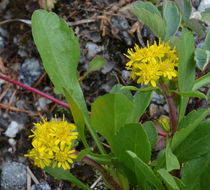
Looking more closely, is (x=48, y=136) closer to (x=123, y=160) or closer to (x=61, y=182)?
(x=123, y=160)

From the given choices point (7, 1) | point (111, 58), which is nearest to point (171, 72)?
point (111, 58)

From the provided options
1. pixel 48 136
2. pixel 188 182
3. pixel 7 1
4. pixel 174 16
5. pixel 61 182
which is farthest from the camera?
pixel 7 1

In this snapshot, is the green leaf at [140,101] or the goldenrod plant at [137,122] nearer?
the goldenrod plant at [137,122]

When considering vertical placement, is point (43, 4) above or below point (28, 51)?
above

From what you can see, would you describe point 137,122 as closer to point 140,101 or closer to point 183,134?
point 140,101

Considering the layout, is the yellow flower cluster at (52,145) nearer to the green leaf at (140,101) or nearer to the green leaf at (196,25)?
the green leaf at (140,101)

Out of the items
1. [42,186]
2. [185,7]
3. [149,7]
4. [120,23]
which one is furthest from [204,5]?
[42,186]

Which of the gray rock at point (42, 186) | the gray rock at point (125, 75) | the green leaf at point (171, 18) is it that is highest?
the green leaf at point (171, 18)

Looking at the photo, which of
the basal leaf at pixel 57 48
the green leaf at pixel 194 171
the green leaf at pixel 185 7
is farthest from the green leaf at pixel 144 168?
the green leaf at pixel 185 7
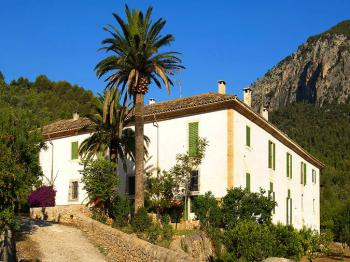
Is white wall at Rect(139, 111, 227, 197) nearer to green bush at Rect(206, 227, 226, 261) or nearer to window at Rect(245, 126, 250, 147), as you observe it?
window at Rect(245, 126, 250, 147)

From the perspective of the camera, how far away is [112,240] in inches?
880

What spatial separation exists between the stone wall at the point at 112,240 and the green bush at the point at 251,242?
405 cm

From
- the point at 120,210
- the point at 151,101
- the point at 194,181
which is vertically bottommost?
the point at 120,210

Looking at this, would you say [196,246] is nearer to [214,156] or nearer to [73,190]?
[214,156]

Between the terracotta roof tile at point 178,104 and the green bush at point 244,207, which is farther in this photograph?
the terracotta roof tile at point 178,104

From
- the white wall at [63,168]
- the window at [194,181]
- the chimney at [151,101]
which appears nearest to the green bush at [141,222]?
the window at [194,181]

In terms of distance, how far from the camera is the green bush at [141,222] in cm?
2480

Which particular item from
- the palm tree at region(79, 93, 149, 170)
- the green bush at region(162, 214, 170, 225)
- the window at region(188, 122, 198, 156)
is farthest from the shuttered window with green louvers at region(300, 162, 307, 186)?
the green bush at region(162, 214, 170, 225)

**Objective**
Please replace every "gray rock" in the rows above with "gray boulder" and give the rows again with everything else unchanged. Leave the pictures out.

**Response below**
Looking more closely, is (x=48, y=136) closer to (x=123, y=160) or closer to (x=61, y=182)?
(x=123, y=160)

From the given choices point (7, 1) | point (111, 58), which is nearest to point (171, 72)?
point (111, 58)

From the provided options
1. pixel 48 136
2. pixel 188 182
3. pixel 7 1
4. pixel 174 16
5. pixel 61 182
which is farthest from the camera?
pixel 7 1

In this snapshot, is the green leaf at [140,101] or the goldenrod plant at [137,122] nearer?
the goldenrod plant at [137,122]

When considering vertical placement, is point (43, 4) above or below point (28, 51)?
above

From what you can see, would you describe point 137,122 as closer to point 140,101 or closer to point 183,134?
point 140,101

Considering the layout, is the yellow flower cluster at (52,145) nearer to the green leaf at (140,101) or nearer to the green leaf at (196,25)?
the green leaf at (140,101)

Out of the items
1. [42,186]
2. [185,7]
3. [149,7]
4. [120,23]
which one is furthest from [204,5]?
[42,186]

Which of the gray boulder at point (42, 186) | the gray boulder at point (125, 75) | the green leaf at point (171, 18) is it that is highest?
the green leaf at point (171, 18)

Looking at the photo, which of
the basal leaf at pixel 57 48
the green leaf at pixel 194 171
the green leaf at pixel 185 7
is farthest from the green leaf at pixel 144 168?
the green leaf at pixel 185 7
Is white wall at Rect(139, 111, 227, 197) nearer to green bush at Rect(206, 227, 226, 261) or nearer to window at Rect(245, 126, 250, 147), as you observe it?
window at Rect(245, 126, 250, 147)

From the perspective of the camera, how far away is [112,240] in inches?
880

What spatial separation exists between the stone wall at the point at 112,240 and the green bush at the point at 251,242?
405 cm

From
- the point at 120,210
- the point at 151,101
- the point at 194,181
which is vertically bottommost?
the point at 120,210

Looking at this, would you say [196,246] is nearer to [214,156] or nearer to [73,190]?
[214,156]

Between the terracotta roof tile at point 178,104 and the green bush at point 244,207, which is farther in this photograph?
the terracotta roof tile at point 178,104

From
- the white wall at [63,168]
- the window at [194,181]
- the chimney at [151,101]
which appears nearest to the green bush at [141,222]?
the window at [194,181]

In terms of distance, how far from the camera is the green bush at [141,222] in cm?
2480

Which particular item from
- the palm tree at region(79, 93, 149, 170)
- the green bush at region(162, 214, 170, 225)
- the window at region(188, 122, 198, 156)
is farthest from the shuttered window with green louvers at region(300, 162, 307, 186)?
the green bush at region(162, 214, 170, 225)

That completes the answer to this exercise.